**TASK INSTRUCTIONS**
1. In the bee-sting thread, what did the mom say she was going to do?
2. List each username in the bee-sting thread whose header shows a date in 2010, naming each one only once.
3. Carry on the bee-sting thread from its last line.

**PAGE**

Good job bud- glad to see you are ok!


----------



## redog (Oct 14, 2005)

Dude you could have been killed!


----------



## Nizmo (Jan 15, 2009)

Good on you man. The world needs more people like you. Great job


----------



## Saint Francis (Jun 2, 2010)

Thanks for the compliments. It all happened alot quicker than my story was LOL! I just couldn't believe how fast those bees spread out, and how far. I felt like I was running in slow motion. The punk kid was crying, the mom was crying, I was jacked up on adrenaline...it was a sight for sure. The mom said she was going to write the paper and get me in the "cheers/jeers" section. It doesn't matter to me of course, I didn't know the kid was allergic. I was just getting everyone the hell out of there. I just want to get a good night's sleep with my ice packs and such, but I don't think I'll be too comfortable. It has been humbling really. Time to get to bed LOL!!


----------



## stonerreakinhavok (May 22, 2011)

not enough people would do that around here. most would just watch and be like oh dam run kid run. glad you and those kids are ok though :clap:


----------



## Carriana (May 13, 2008)

You don't have to be allergic to bees to die from their stings. Enough stings and it can be lethal. Good for you for saving those kids!


----------



## angelbaby (Feb 4, 2010)

wow glad you are ok thats scary , crazy kids should know better especially if he is allergic. Good job.


----------



## EL CUCO (Jul 25, 2011)

reminds me of dat movie...my girl... (spoiler) except da kid dies.


----------



## Aireal (Jul 2, 2010)

good job SF and yes you prob did save the kids life who obviously didn't have enough since to run, sorry your feeling bad but know your a hero non the less. i am glad YOUR ok!


----------



## MamaTank (Jun 12, 2011)

Good job!


----------



## MamaTank (Jun 12, 2011)

Sorry, it double posted, and I don't know why...


----------



## Black Rabbit (Nov 14, 2009)

OMG that's crazy. I'm glad your ok that's pretty scary.


----------



## Saint Francis (Jun 2, 2010)

Thanks again everyone I am feeling better today, a little scratchy though. Stayed home today and caught up on the soaps...just kidding. You can definitely see alot of welts on me LOL! Is it weird that I feel like pollinating some flowers though? Hey, I'm getting my humor back


----------



## apbtmom76 (Nov 4, 2008)

OMG Christian, I am sorry you got stung but thankful you helped the boy. Hugs


----------



## ames (Jun 6, 2010)

yeah kudos to you for helping, and I hope the kid learned not to mess with them now! lol


----------



## MY MIKADO (Apr 7, 2006)

You are a better person than me I would have let that darn kid get stung served him right. Glad you are okay.


----------



## Saint Francis (Jun 2, 2010)

[Stored data entries]
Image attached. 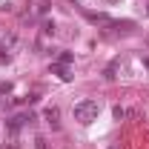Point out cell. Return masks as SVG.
Returning <instances> with one entry per match:
<instances>
[{"label":"cell","mask_w":149,"mask_h":149,"mask_svg":"<svg viewBox=\"0 0 149 149\" xmlns=\"http://www.w3.org/2000/svg\"><path fill=\"white\" fill-rule=\"evenodd\" d=\"M97 112H100L97 100H80V103L74 106V120L83 123V126H89L92 120H97Z\"/></svg>","instance_id":"6da1fadb"},{"label":"cell","mask_w":149,"mask_h":149,"mask_svg":"<svg viewBox=\"0 0 149 149\" xmlns=\"http://www.w3.org/2000/svg\"><path fill=\"white\" fill-rule=\"evenodd\" d=\"M32 120H35V115H32V112H23V115H15V118L9 120V132L15 135V132L20 129V126H26V123H32Z\"/></svg>","instance_id":"7a4b0ae2"},{"label":"cell","mask_w":149,"mask_h":149,"mask_svg":"<svg viewBox=\"0 0 149 149\" xmlns=\"http://www.w3.org/2000/svg\"><path fill=\"white\" fill-rule=\"evenodd\" d=\"M43 118H46V123H49L52 129H57V126H60V123H57V120H60V109H57V106H49V109L43 112Z\"/></svg>","instance_id":"3957f363"},{"label":"cell","mask_w":149,"mask_h":149,"mask_svg":"<svg viewBox=\"0 0 149 149\" xmlns=\"http://www.w3.org/2000/svg\"><path fill=\"white\" fill-rule=\"evenodd\" d=\"M86 17L92 20V23H100V26H115V20L109 15H100V12H86Z\"/></svg>","instance_id":"277c9868"},{"label":"cell","mask_w":149,"mask_h":149,"mask_svg":"<svg viewBox=\"0 0 149 149\" xmlns=\"http://www.w3.org/2000/svg\"><path fill=\"white\" fill-rule=\"evenodd\" d=\"M52 72L60 77V80H72V72H69V66H60V63H52Z\"/></svg>","instance_id":"5b68a950"},{"label":"cell","mask_w":149,"mask_h":149,"mask_svg":"<svg viewBox=\"0 0 149 149\" xmlns=\"http://www.w3.org/2000/svg\"><path fill=\"white\" fill-rule=\"evenodd\" d=\"M72 60H74V55H72V52H60V57H57V63H60V66H69Z\"/></svg>","instance_id":"8992f818"},{"label":"cell","mask_w":149,"mask_h":149,"mask_svg":"<svg viewBox=\"0 0 149 149\" xmlns=\"http://www.w3.org/2000/svg\"><path fill=\"white\" fill-rule=\"evenodd\" d=\"M112 115H115V120H123V118H126V109H123V106H115Z\"/></svg>","instance_id":"52a82bcc"},{"label":"cell","mask_w":149,"mask_h":149,"mask_svg":"<svg viewBox=\"0 0 149 149\" xmlns=\"http://www.w3.org/2000/svg\"><path fill=\"white\" fill-rule=\"evenodd\" d=\"M0 149H20V146H17V143H15V141H9V143H3V146H0Z\"/></svg>","instance_id":"ba28073f"},{"label":"cell","mask_w":149,"mask_h":149,"mask_svg":"<svg viewBox=\"0 0 149 149\" xmlns=\"http://www.w3.org/2000/svg\"><path fill=\"white\" fill-rule=\"evenodd\" d=\"M46 9H49V0H43V3H40V6H37V12H40V15H43V12H46Z\"/></svg>","instance_id":"9c48e42d"},{"label":"cell","mask_w":149,"mask_h":149,"mask_svg":"<svg viewBox=\"0 0 149 149\" xmlns=\"http://www.w3.org/2000/svg\"><path fill=\"white\" fill-rule=\"evenodd\" d=\"M143 63H146V69H149V55H143Z\"/></svg>","instance_id":"30bf717a"},{"label":"cell","mask_w":149,"mask_h":149,"mask_svg":"<svg viewBox=\"0 0 149 149\" xmlns=\"http://www.w3.org/2000/svg\"><path fill=\"white\" fill-rule=\"evenodd\" d=\"M106 3H120V0H106Z\"/></svg>","instance_id":"8fae6325"}]
</instances>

**FINAL RESULTS**
1. She said she was going to write the paper and get Saint Francis in the "cheers/jeers" section.

2. Saint Francis, angelbaby, Aireal, ames

3.
To the boys defense, I will say that it seems to be a rite of passage to get into trouble when a young boy, whether it be throwing eggs at a car, stealing gum from the store, or messing with bees. I'm guilty of it. But there is always that kid that takes it too far or has a friend talk him into doing something a little dangerous, sort of the ring leader. That's when you're supposed to learn who to trust and start thinking for yourself. I think for the most part most kids escape unharmed, but in this case it could have been the worst...you know, something that you'd see on a "1000 ways to die"(?) episode. If the kids are smart, they'll put what happened into their memory banks and respect mother nature. A few spanks on the bottom end wouldn't hurt either


----------



## Blue_Nose_Bella (Jan 16, 2011)

Glad you are okay! Good deeds get rewarded when you least expect it


----------



## duckyp0o77 (Dec 5, 2008)

wow.. thats hero stuff right there imo no matter how punk they are. you'll be in their memory forever... well, mom's at least lol. i'd kick my sons a double s for doin that though haha


----------



## stonerreakinhavok (May 22, 2011)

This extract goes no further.